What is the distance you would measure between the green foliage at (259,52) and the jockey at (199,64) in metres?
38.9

...

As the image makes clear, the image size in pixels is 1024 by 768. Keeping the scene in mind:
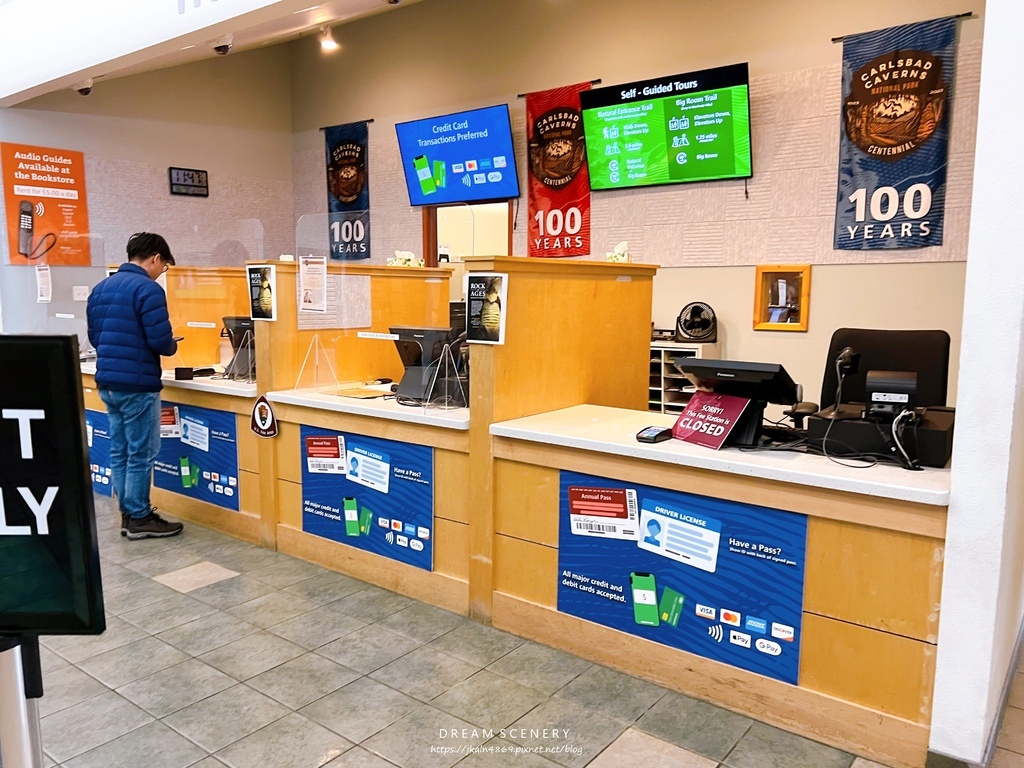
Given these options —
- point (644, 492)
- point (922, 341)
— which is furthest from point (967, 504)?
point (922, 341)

#### Problem details
Count the lines of the listing above that contain the word "point", and reply with only that number.

#### Answer
4